Saved data entries:
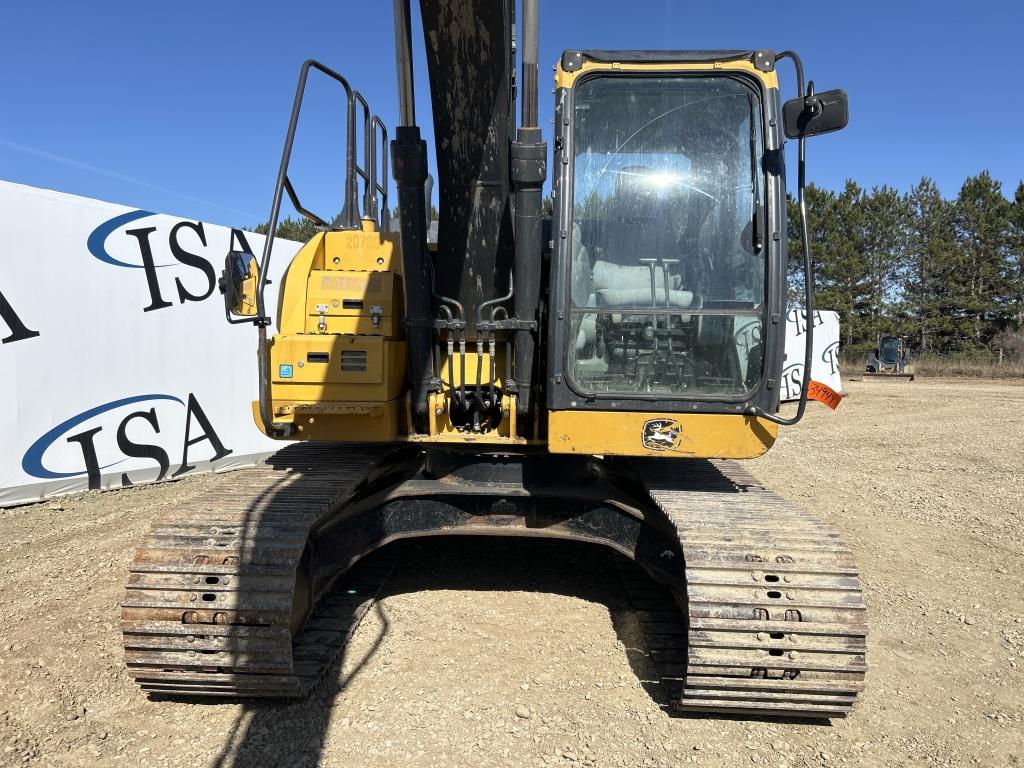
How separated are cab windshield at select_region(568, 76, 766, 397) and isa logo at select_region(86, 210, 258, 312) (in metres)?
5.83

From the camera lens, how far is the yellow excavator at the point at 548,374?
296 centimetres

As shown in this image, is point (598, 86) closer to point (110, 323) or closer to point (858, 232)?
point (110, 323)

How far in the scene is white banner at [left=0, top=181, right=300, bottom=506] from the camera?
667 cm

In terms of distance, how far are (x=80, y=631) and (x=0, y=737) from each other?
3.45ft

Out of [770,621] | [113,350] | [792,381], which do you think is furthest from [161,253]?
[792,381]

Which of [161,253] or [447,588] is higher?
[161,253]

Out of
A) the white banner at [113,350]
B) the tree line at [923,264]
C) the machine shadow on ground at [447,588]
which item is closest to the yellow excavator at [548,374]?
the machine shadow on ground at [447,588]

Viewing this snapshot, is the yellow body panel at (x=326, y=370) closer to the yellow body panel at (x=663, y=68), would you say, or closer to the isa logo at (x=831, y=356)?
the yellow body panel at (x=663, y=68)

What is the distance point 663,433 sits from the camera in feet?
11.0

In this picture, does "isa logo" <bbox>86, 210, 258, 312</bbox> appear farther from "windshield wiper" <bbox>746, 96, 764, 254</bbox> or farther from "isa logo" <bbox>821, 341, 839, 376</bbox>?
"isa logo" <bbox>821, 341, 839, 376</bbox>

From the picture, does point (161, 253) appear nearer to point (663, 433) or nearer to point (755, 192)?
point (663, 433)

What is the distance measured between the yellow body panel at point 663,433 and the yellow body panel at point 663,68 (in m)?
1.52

▸ **Exercise aim**
Format the entries as a two-column CSV with the headers text and answer, starting with the line containing "In terms of" and going on through the end of the entries. Give one row per entry, putting each value in its own quoted field and replacing line breaks with spaces.

▸ **Task solution**
text,answer
"In terms of distance, how far are (x=80, y=631) and (x=0, y=737) from each other?","3.45ft"
"Out of [770,621] | [113,350] | [792,381], which do you think is furthest from [161,253]?","[792,381]"
"Which of [161,253] or [447,588] is higher?","[161,253]"
"Out of A) the white banner at [113,350] B) the tree line at [923,264] C) the machine shadow on ground at [447,588] which item is closest to the yellow excavator at [548,374]?","the machine shadow on ground at [447,588]"
"Viewing this snapshot, is the yellow body panel at (x=326, y=370) closer to the yellow body panel at (x=663, y=68), would you say, or closer to the isa logo at (x=831, y=356)?","the yellow body panel at (x=663, y=68)"
"What is the distance point 663,433 sits from the camera in feet?","11.0"
"In this picture, does ""isa logo"" <bbox>86, 210, 258, 312</bbox> appear farther from ""windshield wiper"" <bbox>746, 96, 764, 254</bbox> or farther from ""isa logo"" <bbox>821, 341, 839, 376</bbox>?","""isa logo"" <bbox>821, 341, 839, 376</bbox>"
"From the picture, does point (161, 253) appear nearer to point (663, 433) or nearer to point (755, 192)?","point (663, 433)"
"What is the distance measured between the yellow body panel at point 663,433 and the yellow body panel at point 663,68 (in m)?","1.52"